= Required tasks =
1. In the text on advice for journalism students, which newspaper did the editors from a mid-sized northeastern daily visit to see how online work is done?
2. According to the text on advice for journalism students, what did the writer talk about with the visiting editors or show them before they asked where to find journalists who could do data-driven web development? List every item.
3. Pick up the text on advice for journalism students after its final sentence and keep writing.

-- Source passage follows --

Advice for journalism students
Paul Bradshaw kicked off a minor meme titled How To Be a Journalism Student (with other’s posting here, here and here). All fine advice. But I thought I would chime in on something sort of related.
This past week, editors from a mid-sized northeastern daily came to the St. Petersburg Times to see how we do our thing online. With PolitiFact, I’m a stop on the tour now apparently. After a few minutes of talking to these editors about how PolitiFact was built, showing them a few other things I’m working on, and talking about Django, they started asking me where they could go to find journalists who could do data-driven web development. They, like a lot of places, really want to hire some. Where can you find them?
I had no answer.
There’s no journalism program I know of cranking out programmer journalists (Northwestern is making a go of it, and god bless Rich Gordon for doing it, but it’s a Masters in Journalism for people with undergraduate computer-science training, not an undergraduate journalism track. And it just started, so no graduates yet). There’s no Poynter course for this. There’s no NICAR boot camp.

-- Source passage concluded --
-- Data section follows --

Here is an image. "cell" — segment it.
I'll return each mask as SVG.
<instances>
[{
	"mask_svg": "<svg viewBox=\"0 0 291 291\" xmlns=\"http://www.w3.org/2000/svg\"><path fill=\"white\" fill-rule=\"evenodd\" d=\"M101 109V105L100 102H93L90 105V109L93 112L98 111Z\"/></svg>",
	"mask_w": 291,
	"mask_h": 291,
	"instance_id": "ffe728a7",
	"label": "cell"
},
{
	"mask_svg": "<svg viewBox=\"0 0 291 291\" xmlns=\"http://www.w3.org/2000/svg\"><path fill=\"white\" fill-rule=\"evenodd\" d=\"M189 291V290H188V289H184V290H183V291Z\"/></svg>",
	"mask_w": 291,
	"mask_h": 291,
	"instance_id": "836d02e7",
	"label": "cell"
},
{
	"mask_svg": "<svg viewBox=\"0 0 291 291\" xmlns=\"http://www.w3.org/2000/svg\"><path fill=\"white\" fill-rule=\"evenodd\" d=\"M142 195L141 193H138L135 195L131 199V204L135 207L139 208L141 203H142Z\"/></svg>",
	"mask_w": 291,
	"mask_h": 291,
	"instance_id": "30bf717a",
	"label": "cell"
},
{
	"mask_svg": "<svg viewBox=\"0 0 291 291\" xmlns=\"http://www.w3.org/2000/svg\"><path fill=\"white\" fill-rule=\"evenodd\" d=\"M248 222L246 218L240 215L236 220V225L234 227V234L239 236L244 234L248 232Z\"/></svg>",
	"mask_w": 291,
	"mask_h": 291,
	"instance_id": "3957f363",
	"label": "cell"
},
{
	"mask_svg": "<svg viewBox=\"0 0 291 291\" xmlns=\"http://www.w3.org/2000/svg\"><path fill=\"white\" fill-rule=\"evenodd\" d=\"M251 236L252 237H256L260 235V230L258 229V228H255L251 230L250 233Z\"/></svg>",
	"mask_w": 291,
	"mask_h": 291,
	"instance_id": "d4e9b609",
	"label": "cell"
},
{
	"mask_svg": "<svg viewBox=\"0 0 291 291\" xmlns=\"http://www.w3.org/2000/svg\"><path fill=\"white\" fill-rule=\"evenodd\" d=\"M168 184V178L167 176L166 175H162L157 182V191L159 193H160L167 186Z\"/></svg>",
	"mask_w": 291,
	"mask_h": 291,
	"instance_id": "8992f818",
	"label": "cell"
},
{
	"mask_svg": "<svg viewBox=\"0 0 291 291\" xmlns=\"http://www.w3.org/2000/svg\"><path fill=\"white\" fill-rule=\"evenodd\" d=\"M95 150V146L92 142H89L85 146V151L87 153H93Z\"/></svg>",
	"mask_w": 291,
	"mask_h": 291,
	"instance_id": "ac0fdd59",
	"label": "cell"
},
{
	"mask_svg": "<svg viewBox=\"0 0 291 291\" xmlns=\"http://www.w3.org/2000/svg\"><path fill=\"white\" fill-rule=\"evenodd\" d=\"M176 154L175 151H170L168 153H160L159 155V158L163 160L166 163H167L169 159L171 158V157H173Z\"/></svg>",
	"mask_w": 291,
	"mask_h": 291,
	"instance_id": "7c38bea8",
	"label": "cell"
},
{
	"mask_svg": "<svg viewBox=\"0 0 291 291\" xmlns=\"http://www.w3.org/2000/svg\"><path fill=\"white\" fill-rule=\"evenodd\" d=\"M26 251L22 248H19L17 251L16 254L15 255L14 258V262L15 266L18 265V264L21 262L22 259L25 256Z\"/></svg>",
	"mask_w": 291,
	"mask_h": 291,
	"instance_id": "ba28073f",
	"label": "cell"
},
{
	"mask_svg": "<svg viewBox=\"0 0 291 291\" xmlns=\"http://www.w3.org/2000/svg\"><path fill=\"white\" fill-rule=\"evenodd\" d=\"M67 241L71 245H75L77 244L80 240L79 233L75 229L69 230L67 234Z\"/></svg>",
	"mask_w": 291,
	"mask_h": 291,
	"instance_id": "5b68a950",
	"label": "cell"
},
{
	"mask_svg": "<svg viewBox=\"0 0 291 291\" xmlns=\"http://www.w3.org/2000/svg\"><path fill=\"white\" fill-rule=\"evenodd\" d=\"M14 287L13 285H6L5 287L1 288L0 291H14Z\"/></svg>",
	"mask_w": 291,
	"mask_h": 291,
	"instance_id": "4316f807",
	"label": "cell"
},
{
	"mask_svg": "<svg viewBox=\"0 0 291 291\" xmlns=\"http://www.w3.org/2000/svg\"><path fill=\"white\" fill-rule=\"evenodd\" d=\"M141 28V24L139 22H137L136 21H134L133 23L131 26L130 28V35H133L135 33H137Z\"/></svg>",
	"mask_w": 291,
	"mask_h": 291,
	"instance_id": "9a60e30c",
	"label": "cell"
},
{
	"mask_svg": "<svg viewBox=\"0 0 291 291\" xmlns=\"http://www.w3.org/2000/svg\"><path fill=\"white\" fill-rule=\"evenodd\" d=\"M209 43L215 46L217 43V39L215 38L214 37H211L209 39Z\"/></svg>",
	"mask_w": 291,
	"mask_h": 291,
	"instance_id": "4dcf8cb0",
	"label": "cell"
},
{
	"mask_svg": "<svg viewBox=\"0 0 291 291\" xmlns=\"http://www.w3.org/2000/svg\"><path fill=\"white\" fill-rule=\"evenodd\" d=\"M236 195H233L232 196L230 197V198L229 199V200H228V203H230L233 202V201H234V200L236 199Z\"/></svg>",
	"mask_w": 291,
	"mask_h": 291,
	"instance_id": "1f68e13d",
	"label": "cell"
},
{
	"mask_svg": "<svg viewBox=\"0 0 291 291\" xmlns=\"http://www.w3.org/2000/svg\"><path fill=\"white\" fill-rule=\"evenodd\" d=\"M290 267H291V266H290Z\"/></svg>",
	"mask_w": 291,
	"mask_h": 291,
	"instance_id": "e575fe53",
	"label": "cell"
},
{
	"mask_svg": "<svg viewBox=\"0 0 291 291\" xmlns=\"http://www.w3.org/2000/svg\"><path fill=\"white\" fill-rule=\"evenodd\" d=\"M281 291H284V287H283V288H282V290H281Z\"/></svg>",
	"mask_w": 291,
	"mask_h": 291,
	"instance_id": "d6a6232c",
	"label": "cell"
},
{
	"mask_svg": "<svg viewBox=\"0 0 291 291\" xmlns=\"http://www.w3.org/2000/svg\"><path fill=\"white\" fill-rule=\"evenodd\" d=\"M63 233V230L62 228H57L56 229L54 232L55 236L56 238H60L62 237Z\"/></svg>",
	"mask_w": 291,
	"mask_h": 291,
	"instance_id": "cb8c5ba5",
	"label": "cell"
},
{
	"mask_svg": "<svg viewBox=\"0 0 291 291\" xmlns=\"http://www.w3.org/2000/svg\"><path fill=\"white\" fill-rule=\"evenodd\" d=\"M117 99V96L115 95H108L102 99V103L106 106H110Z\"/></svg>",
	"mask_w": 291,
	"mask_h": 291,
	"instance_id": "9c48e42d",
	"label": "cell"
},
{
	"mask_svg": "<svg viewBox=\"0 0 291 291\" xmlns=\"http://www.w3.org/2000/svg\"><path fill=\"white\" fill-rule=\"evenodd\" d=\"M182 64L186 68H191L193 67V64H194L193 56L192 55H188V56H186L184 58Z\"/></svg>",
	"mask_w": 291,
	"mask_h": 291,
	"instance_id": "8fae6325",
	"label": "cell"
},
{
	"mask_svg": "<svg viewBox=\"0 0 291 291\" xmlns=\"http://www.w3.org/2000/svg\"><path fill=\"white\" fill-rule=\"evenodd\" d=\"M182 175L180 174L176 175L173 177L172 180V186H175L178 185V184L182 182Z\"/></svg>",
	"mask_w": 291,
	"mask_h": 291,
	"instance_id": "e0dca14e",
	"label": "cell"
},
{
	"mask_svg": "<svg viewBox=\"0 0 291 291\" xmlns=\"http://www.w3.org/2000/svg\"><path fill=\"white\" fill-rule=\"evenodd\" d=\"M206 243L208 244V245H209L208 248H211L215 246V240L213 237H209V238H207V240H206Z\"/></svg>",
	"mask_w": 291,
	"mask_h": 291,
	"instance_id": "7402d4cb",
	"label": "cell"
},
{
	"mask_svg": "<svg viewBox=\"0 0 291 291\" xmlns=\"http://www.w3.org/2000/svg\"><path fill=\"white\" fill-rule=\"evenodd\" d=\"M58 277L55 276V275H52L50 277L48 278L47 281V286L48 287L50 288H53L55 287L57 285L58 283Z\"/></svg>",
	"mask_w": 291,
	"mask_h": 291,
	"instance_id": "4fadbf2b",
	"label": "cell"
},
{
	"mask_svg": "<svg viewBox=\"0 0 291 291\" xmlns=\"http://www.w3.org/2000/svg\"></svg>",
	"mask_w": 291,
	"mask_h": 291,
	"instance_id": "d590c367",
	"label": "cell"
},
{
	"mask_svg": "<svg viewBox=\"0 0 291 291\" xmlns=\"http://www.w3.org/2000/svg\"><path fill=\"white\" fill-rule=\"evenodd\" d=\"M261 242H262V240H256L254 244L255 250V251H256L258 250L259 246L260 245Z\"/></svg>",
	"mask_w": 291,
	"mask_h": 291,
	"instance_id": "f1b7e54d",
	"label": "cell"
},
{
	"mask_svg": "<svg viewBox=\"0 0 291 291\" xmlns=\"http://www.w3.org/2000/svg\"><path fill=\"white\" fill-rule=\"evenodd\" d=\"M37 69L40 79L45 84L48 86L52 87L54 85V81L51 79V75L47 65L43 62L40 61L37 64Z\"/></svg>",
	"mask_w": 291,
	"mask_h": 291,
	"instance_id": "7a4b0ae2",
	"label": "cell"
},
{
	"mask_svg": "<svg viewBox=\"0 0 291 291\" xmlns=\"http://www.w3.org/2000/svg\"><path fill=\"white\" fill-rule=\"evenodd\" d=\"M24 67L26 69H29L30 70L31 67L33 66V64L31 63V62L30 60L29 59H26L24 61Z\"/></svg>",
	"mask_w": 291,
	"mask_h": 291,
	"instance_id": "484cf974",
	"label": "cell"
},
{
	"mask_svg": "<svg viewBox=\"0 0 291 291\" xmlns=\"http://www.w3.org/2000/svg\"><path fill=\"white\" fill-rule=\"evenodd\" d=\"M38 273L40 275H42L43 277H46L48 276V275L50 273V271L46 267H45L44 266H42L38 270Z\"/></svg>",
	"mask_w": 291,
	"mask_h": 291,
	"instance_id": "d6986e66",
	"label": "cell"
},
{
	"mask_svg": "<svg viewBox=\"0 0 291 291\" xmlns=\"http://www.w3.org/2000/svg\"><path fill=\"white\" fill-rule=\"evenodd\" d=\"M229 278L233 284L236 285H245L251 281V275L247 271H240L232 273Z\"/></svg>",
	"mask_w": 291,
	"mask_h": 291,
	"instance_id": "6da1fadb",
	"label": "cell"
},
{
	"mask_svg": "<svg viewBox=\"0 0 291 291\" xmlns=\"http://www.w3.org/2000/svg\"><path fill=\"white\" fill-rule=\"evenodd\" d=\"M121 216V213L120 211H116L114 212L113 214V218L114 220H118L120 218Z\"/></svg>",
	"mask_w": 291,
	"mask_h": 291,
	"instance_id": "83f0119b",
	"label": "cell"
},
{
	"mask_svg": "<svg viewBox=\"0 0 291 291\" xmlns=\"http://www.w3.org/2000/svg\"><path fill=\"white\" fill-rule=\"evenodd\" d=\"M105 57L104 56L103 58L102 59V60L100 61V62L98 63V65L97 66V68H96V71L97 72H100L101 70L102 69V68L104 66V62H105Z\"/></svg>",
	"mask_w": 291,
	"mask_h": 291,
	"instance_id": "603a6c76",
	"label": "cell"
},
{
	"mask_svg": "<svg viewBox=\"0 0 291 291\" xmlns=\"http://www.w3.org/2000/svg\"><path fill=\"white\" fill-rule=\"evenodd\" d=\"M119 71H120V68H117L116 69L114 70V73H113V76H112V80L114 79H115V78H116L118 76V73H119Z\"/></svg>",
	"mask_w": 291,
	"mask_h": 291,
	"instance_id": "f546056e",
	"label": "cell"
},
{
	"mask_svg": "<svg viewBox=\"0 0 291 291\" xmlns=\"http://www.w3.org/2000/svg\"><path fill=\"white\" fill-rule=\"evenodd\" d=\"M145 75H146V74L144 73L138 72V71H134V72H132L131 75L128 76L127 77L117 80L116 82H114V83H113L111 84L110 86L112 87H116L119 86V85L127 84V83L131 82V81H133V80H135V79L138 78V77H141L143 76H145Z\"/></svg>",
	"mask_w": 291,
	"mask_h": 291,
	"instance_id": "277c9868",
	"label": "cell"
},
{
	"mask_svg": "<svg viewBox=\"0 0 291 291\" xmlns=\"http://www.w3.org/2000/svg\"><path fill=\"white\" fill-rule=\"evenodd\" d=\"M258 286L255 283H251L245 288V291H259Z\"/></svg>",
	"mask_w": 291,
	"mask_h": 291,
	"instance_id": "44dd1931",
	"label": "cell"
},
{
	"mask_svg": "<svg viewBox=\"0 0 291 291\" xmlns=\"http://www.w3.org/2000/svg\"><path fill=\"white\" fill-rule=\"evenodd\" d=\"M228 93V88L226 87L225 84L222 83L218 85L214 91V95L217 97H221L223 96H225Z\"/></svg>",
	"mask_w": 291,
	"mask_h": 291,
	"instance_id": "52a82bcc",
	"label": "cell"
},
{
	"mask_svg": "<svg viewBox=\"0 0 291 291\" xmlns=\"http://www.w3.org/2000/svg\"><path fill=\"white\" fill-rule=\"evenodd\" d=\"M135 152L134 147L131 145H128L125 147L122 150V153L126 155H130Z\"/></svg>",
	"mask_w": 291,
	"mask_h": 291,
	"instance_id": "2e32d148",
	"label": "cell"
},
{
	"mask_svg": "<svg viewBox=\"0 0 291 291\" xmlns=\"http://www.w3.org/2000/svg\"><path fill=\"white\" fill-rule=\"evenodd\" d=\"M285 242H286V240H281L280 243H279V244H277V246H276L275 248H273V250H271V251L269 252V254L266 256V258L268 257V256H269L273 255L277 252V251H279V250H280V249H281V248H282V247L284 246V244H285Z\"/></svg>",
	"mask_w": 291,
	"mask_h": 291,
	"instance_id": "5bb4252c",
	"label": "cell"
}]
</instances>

-- Data section concluded --

= Exercise answers =
1. The St. Petersburg Times.

2. How PolitiFact was built; a few other things the writer is working on; Django.

3.
So, without further ado, my advice to journalism students:
Learn how to put data on the web.
Like computers? Like problem solving? Not afraid of a little code? Interested in doing something new? Want to tell stories, but don’t believe a story is the only way to do it? Want more to do with the future of news? Learn how to put data on the web. I guarantee your campus has a Python users group or a Rails users group or a group of computer-science students doing this stuff right now. Find them. Find an idea. Build an app. If you can do it, and do it well, and do it with an eye toward news, editors are dying to hire you right now.